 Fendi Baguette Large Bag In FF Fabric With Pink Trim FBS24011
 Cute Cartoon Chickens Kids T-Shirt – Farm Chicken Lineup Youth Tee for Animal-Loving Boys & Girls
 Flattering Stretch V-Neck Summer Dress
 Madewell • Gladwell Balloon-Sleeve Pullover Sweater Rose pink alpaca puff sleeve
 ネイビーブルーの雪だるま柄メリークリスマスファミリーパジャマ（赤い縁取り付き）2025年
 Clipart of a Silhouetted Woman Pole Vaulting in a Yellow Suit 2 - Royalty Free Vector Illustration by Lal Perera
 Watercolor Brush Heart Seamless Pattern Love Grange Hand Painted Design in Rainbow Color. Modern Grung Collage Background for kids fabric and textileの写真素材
────
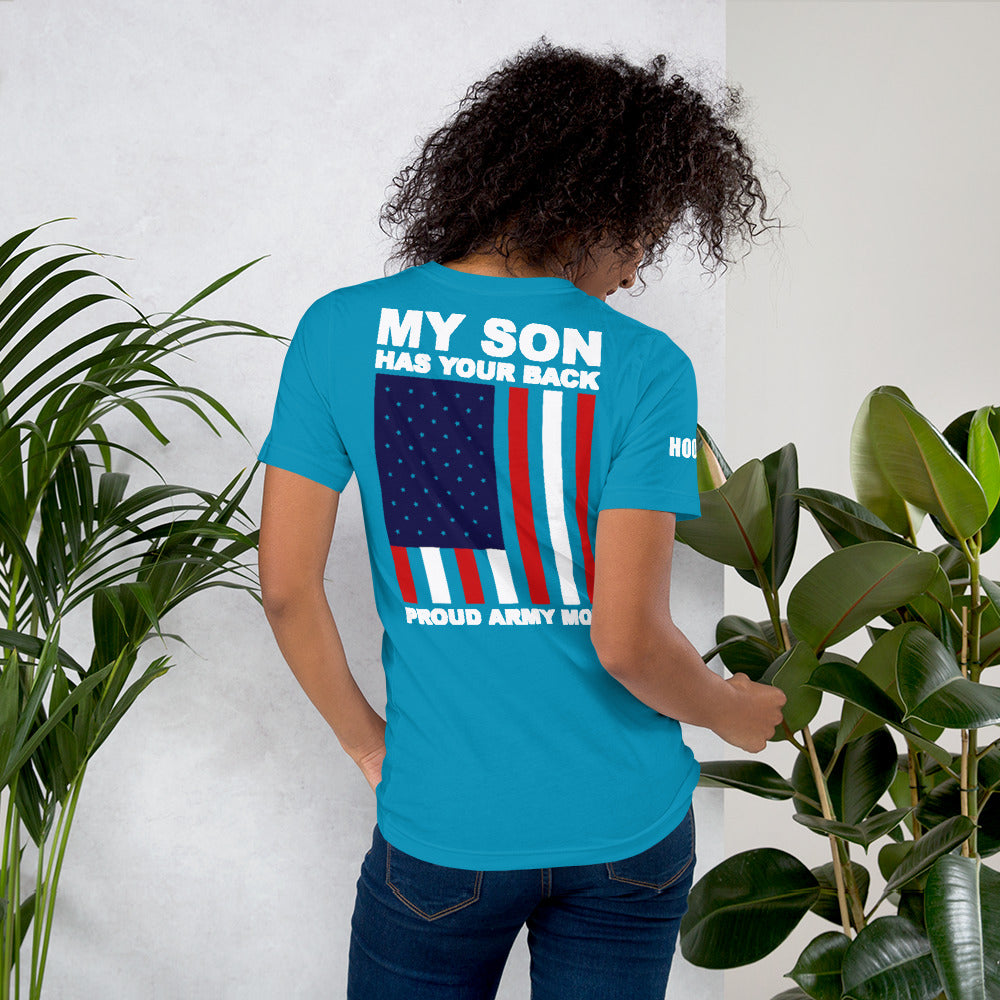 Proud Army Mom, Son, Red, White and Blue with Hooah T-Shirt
────
• _Activity_
Your task for the entries above: copy exactly the span starting with the line with "Fendi Baguette Large" and going on through the line with "Clipart of a", both lines included, and nothing else.

• _Answer to this problem_
 Fendi Baguette Large Bag In FF Fabric With Pink Trim FBS24011
 Cute Cartoon Chickens Kids T-Shirt – Farm Chicken Lineup Youth Tee for Animal-Loving Boys & Girls
 Flattering Stretch V-Neck Summer Dress
 Madewell • Gladwell Balloon-Sleeve Pullover Sweater Rose pink alpaca puff sleeve
 ネイビーブルーの雪だるま柄メリークリスマスファミリーパジャマ（赤い縁取り付き）2025年
 Clipart of a Silhouetted Woman Pole Vaulting in a Yellow Suit 2 - Royalty Free Vector Illustration by Lal Perera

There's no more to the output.